**Data in this exercise:**
———

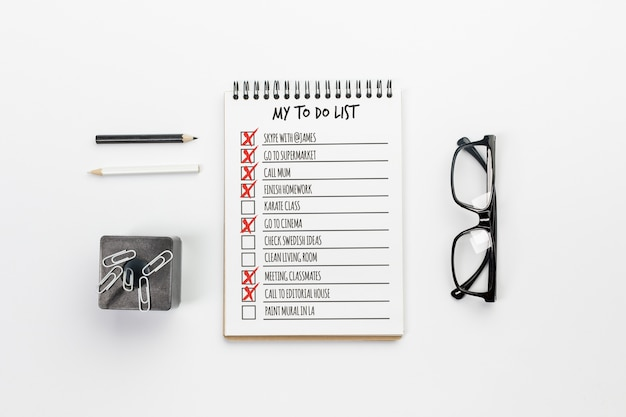 Caderno de vista superior com o conceito de lista a fazer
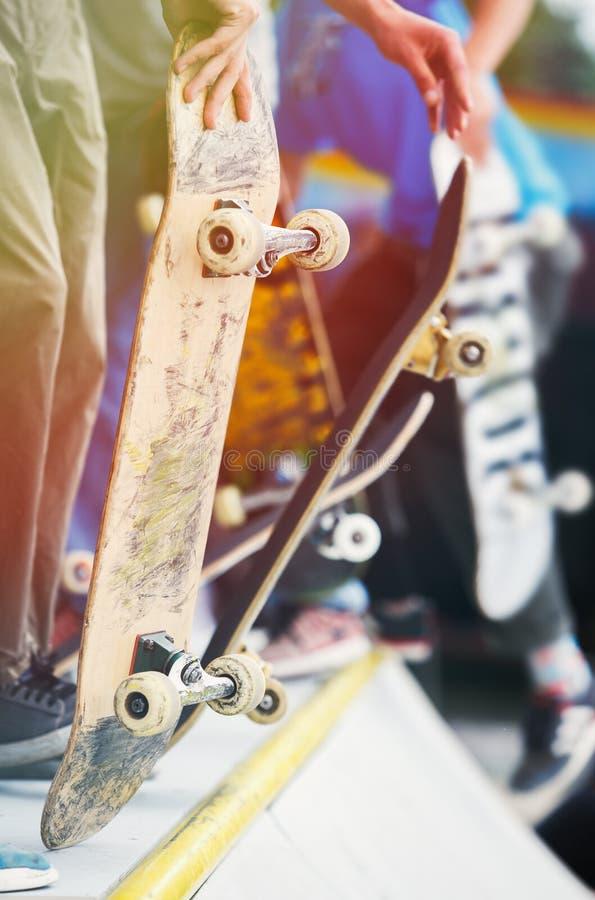 O grupo de meninos do skater compete na competição do patim exterior imagens de stock royalty free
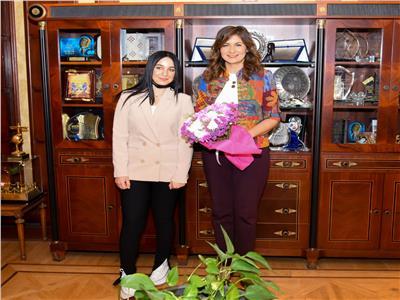 وزيرة الهجرة تستقبل فتاة مصرية بعد حل أزمة توقفها بأحد المطارات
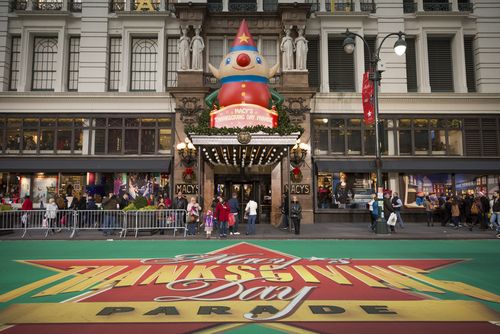 Macy's Thanksgiving Day Parade Makes History With First-Ever Same-Sex Kiss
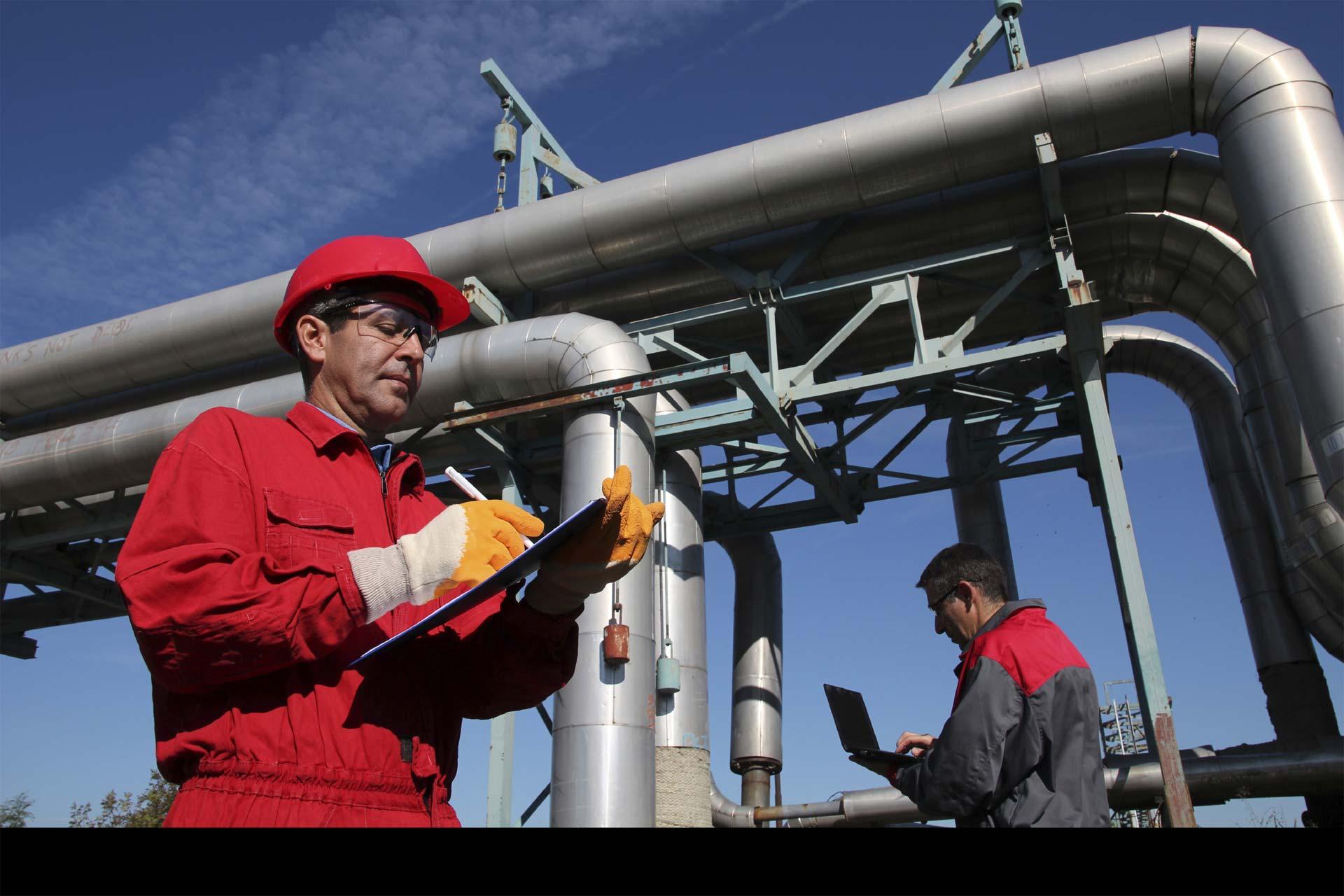OPEP decidió mantener sus actuales niveles de producción y no fijó un objetivo preciso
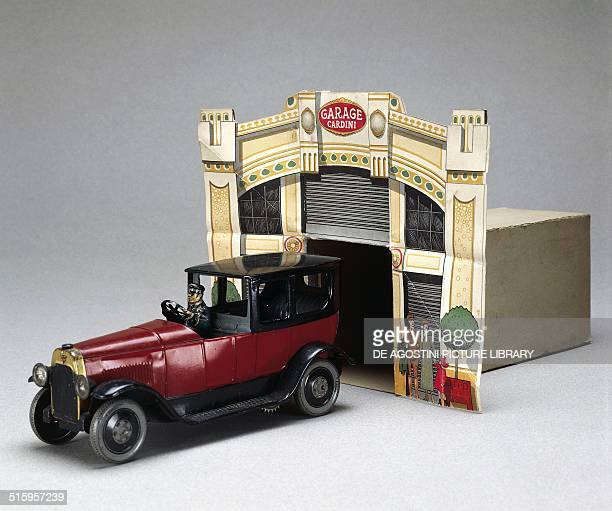 Limousine tin toy car with cardboard garage made by Cardini Italy 20th century Milan Museo Del Giocattolo E Del Bambino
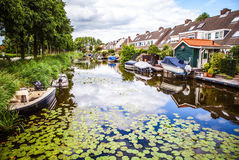ZAANDAM, PAÍSES BAJOS - 14 DE AGOSTO DE 2016: Primer holandés residencial tradicional de los edificios Opinión general del paisaj Imagen de archivo libre de regalías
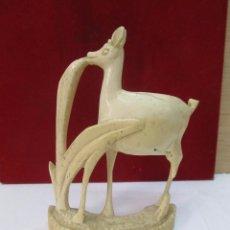 Antigüedades: BONITA FIGURA DE HUESO O MARFIL. Lote 130702729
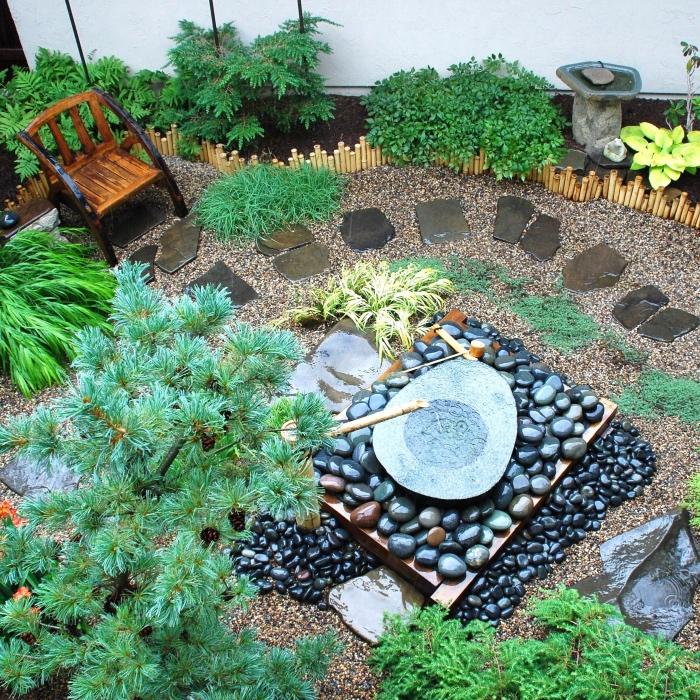 amenagement jardin zen japonais exterieur, galets, pierres, source d eau, chemin de pierres, arbustes et arbres, chaise en bois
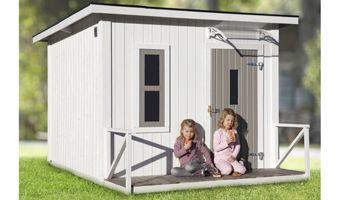 Lekstuga Estelle 5,1 + 1,3 N Estelle är en i tiden funkisinspirerad lekstuga med stående panel och enkel altan. Lekstugan är även utrustad med ett öppningsbart fönster i plexiglas för maximal barnsäkerhet. Till lekstugan ingår ett modernt entrétak.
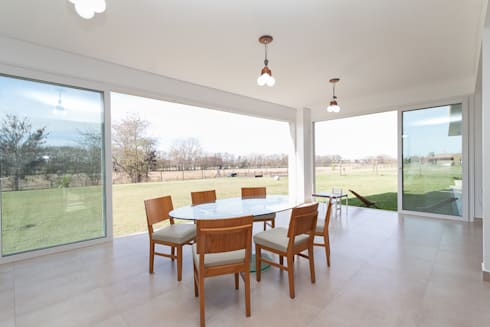 QUINCHO - FAMILY: Jardines de invierno de estilo moderno por Parrado Arquitectura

———

**What you will do:** Copy the entire listing exactly but skip the pictures.

**Response:**
 Caderno de vista superior com o conceito de lista a fazer
 O grupo de meninos do skater compete na competição do patim exterior imagens de stock royalty free
 وزيرة الهجرة تستقبل فتاة مصرية بعد حل أزمة توقفها بأحد المطارات
 Macy's Thanksgiving Day Parade Makes History With First-Ever Same-Sex Kiss
OPEP decidió mantener sus actuales niveles de producción y no fijó un objetivo preciso
 Limousine tin toy car with cardboard garage made by Cardini Italy 20th century Milan Museo Del Giocattolo E Del Bambino
ZAANDAM, PAÍSES BAJOS - 14 DE AGOSTO DE 2016: Primer holandés residencial tradicional de los edificios Opinión general del paisaj Imagen de archivo libre de regalías
 Antigüedades: BONITA FIGURA DE HUESO O MARFIL. Lote 130702729
 amenagement jardin zen japonais exterieur, galets, pierres, source d eau, chemin de pierres, arbustes et arbres, chaise en bois
 Lekstuga Estelle 5,1 + 1,3 N Estelle är en i tiden funkisinspirerad lekstuga med stående panel och enkel altan. Lekstugan är även utrustad med ett öppningsbart fönster i plexiglas för maximal barnsäkerhet. Till lekstugan ingår ett modernt entrétak.
 QUINCHO - FAMILY: Jardines de invierno de estilo moderno por Parrado Arquitectura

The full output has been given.